(Data supplied Opens)
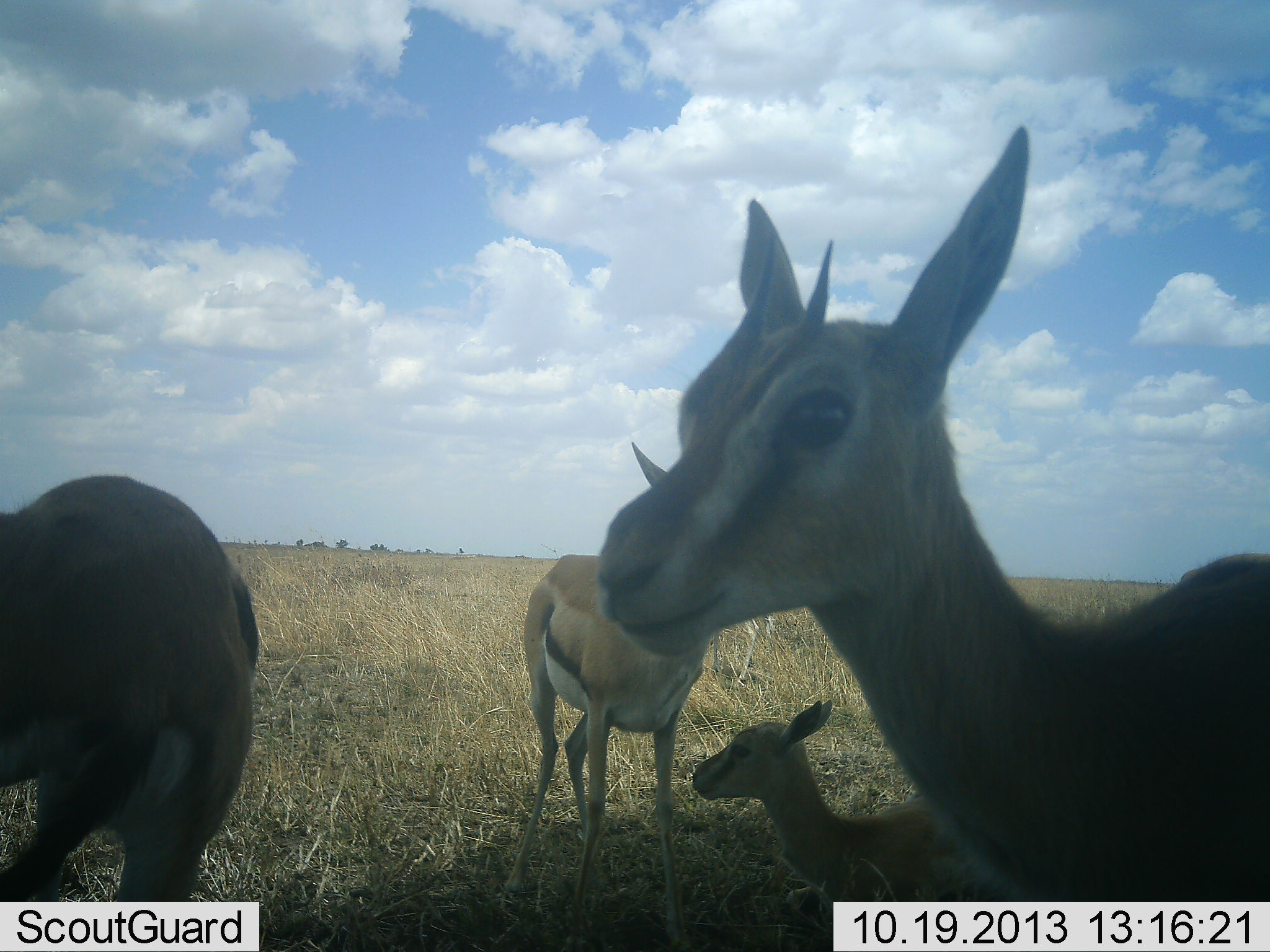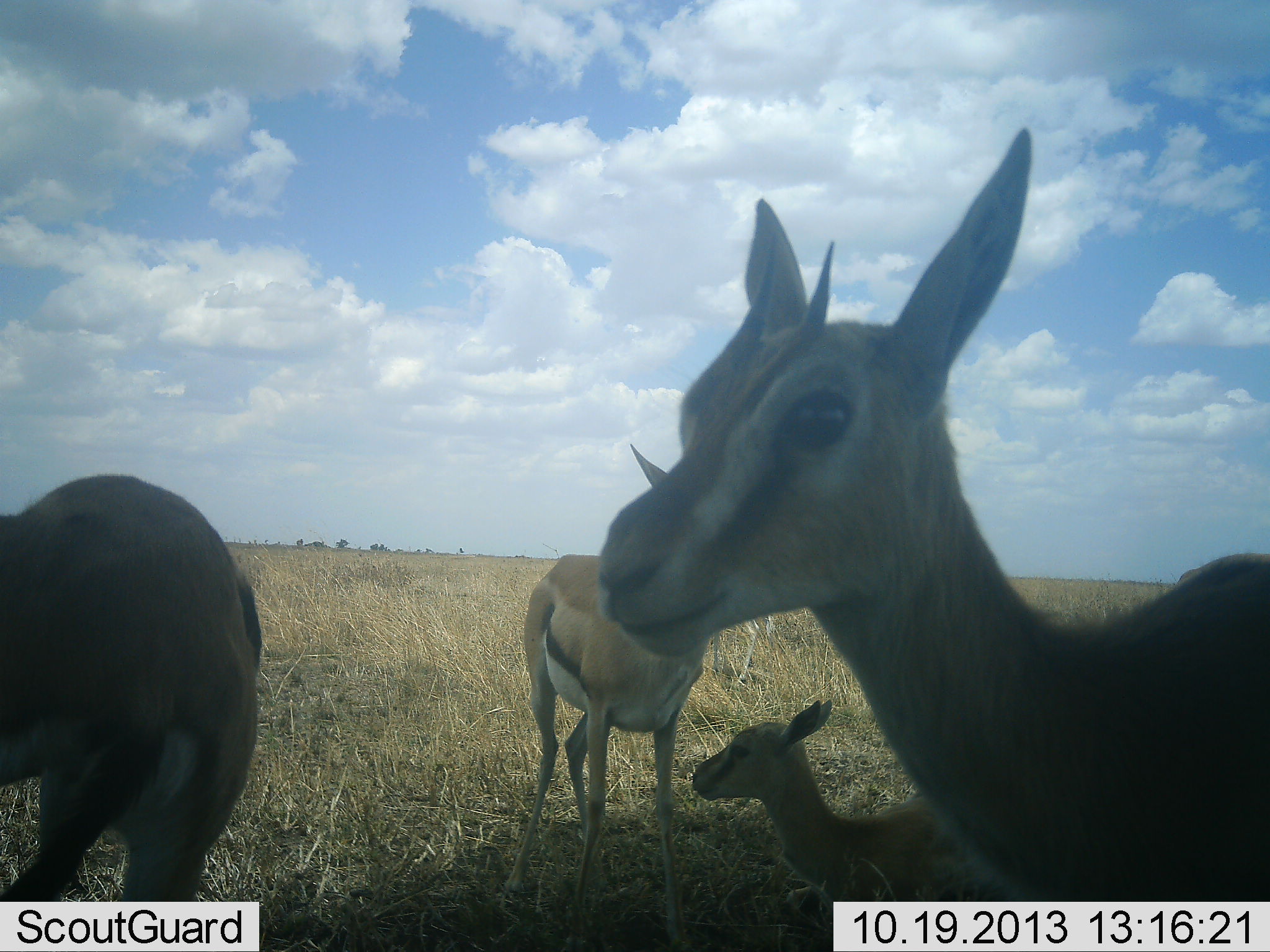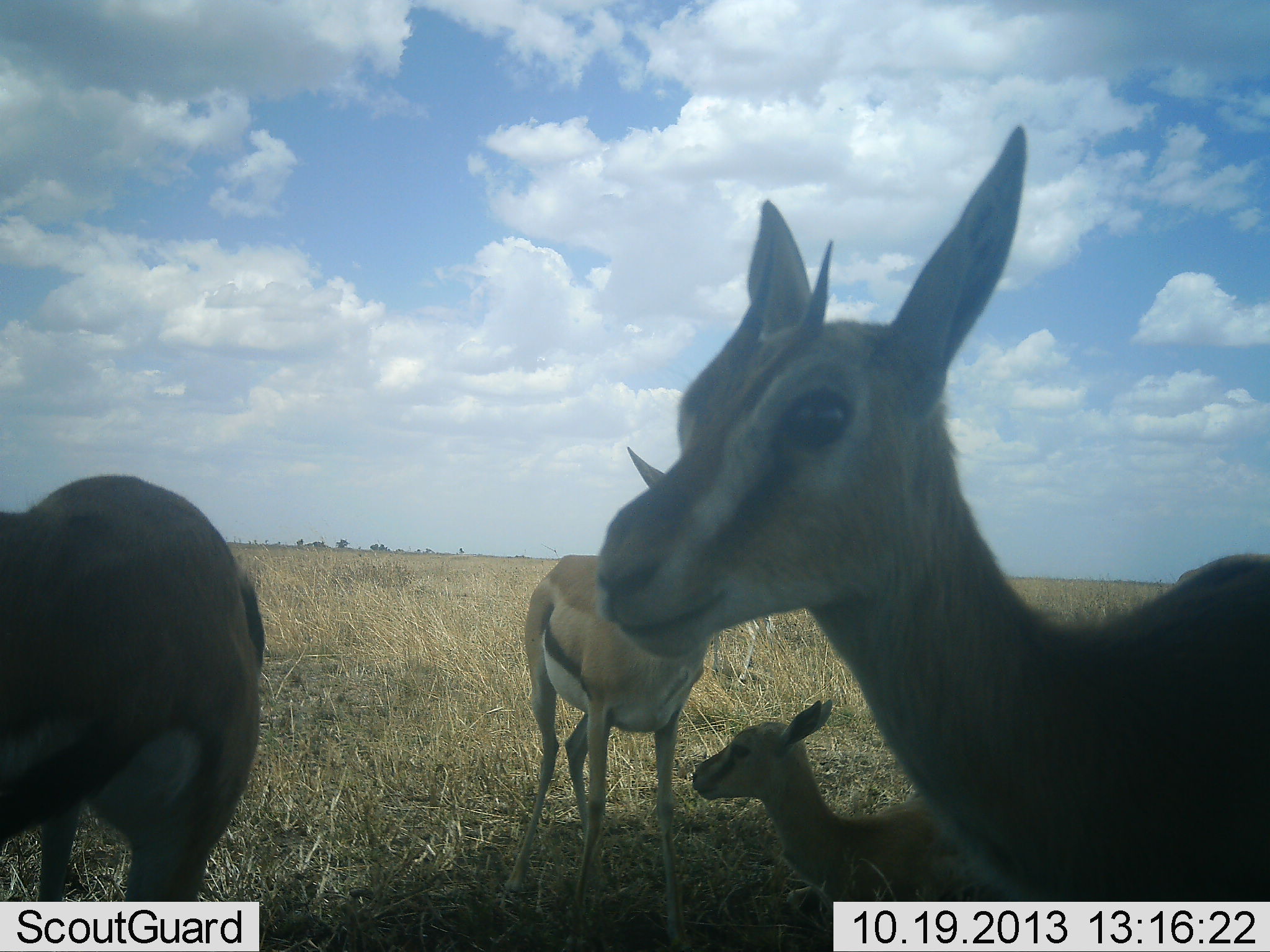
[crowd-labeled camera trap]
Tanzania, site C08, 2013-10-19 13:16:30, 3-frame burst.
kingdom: Animalia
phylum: Chordata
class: Mammalia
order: Artiodactyla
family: Bovidae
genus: Eudorcas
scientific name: Eudorcas thomsonii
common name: thomson's gazelle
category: gazellethomsons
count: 4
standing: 88%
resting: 72%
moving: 0%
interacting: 8%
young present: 68%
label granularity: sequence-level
(Data supplied Closes)
What you will do: Apart from the pictures, every record must be set down exactly.

Output of the task:
[crowd-labeled camera trap]
Tanzania, site C08, 2013-10-19 13:16:30, 3-frame burst.
kingdom: Animalia
phylum: Chordata
class: Mammalia
order: Artiodactyla
family: Bovidae
genus: Eudorcas
scientific name: Eudorcas thomsonii
common name: thomson's gazelle
category: gazellethomsons
count: 4
standing: 88%
resting: 72%
moving: 0%
interacting: 8%
young present: 68%
label granularity: sequence-level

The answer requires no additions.